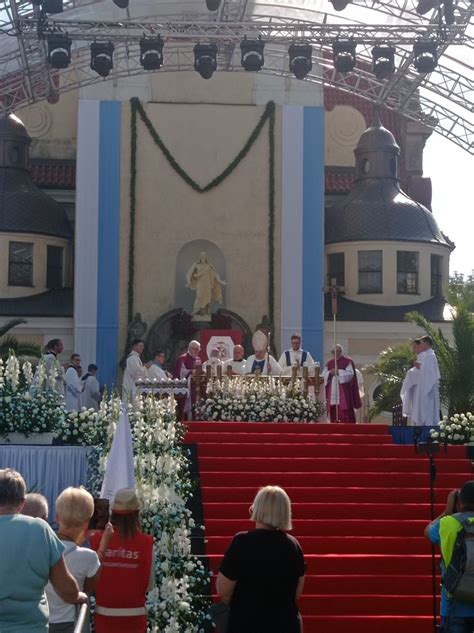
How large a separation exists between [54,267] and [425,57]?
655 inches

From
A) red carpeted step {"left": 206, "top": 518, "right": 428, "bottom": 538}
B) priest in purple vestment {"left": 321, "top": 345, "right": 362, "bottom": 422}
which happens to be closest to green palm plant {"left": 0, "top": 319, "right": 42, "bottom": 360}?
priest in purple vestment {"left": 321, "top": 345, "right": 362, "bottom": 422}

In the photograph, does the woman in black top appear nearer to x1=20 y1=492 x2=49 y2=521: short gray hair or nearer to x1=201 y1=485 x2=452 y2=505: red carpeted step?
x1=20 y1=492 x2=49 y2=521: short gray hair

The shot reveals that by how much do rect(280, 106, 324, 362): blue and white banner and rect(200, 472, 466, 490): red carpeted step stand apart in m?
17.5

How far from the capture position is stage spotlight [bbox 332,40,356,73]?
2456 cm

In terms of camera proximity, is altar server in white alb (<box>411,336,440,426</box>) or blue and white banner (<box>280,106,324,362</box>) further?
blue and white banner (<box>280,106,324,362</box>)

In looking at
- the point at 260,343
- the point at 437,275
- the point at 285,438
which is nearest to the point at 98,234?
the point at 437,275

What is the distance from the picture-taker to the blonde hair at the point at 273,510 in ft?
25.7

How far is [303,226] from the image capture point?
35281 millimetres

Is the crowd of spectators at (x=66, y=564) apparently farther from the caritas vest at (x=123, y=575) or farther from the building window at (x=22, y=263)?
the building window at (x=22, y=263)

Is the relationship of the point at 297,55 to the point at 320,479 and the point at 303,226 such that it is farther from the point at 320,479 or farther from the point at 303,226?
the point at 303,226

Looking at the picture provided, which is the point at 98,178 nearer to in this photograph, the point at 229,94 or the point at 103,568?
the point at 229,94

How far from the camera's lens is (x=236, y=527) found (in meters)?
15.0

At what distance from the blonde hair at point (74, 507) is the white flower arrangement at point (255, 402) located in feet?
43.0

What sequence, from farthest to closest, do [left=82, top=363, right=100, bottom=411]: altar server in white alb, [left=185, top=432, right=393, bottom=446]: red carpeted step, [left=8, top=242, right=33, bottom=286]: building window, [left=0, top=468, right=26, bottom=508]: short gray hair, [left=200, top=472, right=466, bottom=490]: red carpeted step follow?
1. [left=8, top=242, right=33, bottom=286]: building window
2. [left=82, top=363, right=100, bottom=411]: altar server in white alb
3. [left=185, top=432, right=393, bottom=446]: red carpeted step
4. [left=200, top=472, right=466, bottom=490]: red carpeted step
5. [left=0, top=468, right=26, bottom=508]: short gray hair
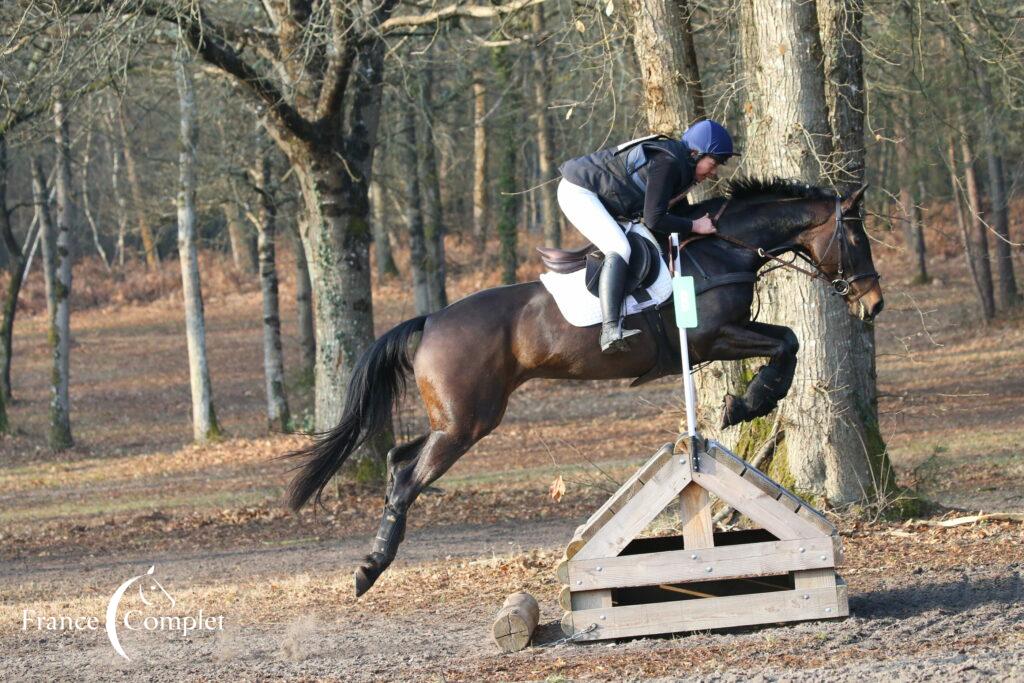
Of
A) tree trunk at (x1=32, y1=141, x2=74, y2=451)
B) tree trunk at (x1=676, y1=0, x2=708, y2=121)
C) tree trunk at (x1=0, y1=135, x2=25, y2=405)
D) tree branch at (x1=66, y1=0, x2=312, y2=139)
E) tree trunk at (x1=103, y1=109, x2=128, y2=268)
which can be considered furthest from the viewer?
+-------+
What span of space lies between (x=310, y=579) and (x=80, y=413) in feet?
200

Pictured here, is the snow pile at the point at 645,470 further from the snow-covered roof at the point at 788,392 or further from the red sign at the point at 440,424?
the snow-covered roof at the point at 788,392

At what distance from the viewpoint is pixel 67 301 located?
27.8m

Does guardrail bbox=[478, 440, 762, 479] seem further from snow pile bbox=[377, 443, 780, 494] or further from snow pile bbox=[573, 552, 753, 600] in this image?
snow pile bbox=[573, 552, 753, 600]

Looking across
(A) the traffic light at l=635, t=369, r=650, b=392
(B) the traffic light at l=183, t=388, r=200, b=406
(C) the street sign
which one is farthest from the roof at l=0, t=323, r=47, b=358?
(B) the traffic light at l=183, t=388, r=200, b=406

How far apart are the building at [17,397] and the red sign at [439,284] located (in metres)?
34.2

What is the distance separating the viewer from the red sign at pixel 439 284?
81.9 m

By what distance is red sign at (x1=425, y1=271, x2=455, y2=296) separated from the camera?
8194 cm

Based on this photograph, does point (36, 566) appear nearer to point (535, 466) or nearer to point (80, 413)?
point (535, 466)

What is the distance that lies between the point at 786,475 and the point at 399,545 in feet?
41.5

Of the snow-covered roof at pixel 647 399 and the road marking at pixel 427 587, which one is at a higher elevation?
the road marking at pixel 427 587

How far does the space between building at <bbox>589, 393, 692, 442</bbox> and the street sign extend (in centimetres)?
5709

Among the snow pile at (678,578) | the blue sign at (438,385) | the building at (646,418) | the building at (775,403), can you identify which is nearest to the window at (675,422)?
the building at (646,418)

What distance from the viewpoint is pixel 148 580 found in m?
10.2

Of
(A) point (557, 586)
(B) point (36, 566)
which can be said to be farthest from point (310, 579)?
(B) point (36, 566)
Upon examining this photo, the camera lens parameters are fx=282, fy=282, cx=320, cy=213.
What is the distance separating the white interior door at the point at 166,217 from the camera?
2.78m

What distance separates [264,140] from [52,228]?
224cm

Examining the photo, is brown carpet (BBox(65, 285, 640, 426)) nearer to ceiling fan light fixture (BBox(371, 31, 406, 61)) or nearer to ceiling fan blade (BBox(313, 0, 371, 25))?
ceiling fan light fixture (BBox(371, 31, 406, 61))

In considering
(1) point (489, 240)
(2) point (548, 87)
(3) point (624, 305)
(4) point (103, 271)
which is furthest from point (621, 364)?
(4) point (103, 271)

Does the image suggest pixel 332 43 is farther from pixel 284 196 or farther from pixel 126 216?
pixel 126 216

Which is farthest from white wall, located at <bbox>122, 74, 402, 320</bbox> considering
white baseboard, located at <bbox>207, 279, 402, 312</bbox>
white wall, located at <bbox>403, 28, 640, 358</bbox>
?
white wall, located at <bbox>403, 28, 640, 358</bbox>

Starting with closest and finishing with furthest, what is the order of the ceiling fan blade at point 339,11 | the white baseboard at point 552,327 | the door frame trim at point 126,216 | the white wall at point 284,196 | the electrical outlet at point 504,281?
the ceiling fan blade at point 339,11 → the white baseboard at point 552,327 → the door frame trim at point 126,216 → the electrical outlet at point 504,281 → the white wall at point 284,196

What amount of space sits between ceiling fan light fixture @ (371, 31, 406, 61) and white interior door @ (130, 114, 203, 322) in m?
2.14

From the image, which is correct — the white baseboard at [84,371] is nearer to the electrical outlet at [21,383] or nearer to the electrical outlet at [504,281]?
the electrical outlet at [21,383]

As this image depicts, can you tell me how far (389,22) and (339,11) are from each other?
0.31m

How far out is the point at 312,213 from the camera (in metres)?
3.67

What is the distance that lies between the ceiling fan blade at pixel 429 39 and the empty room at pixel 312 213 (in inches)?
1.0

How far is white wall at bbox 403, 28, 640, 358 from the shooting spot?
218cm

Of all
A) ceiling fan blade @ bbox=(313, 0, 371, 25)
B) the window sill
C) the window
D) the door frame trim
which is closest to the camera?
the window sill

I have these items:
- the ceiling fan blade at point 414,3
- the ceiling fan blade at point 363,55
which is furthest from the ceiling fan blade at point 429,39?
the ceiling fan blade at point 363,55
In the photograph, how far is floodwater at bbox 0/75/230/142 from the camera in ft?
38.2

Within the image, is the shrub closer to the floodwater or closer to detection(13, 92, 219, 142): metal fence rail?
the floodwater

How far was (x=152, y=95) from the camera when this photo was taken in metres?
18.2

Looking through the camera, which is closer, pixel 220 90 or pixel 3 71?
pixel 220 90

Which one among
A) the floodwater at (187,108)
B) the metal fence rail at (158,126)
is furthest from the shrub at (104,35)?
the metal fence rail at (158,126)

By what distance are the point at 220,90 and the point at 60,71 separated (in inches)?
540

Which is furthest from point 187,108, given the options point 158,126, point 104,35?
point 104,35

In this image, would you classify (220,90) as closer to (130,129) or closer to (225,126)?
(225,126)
+-------+
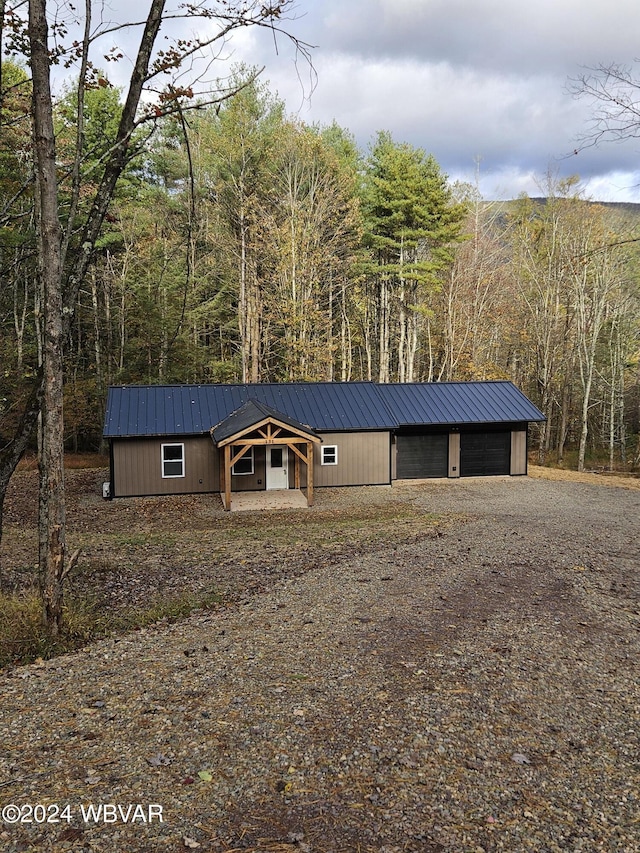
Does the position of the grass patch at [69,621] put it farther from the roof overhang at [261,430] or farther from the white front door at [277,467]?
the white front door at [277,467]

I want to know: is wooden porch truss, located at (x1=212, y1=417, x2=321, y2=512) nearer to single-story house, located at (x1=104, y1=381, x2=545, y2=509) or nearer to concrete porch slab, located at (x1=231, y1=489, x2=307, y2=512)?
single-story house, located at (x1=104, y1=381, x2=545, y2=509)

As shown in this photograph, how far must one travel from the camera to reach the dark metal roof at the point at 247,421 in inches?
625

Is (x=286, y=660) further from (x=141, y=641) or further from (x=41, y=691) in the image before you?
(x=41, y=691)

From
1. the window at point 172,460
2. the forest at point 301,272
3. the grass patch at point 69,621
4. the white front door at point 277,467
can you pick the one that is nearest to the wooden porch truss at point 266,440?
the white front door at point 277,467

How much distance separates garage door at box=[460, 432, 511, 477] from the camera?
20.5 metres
+-------+
TASK PROMPT ▸
Pick out each line in the records above that contains the word "fence" and copy it out in full.

FINAL RESULT ▸
Within the image, is the shrub closer to the floodwater or closer to detection(13, 92, 219, 142): metal fence rail?
B) the metal fence rail at (158,126)
the metal fence rail at (158,126)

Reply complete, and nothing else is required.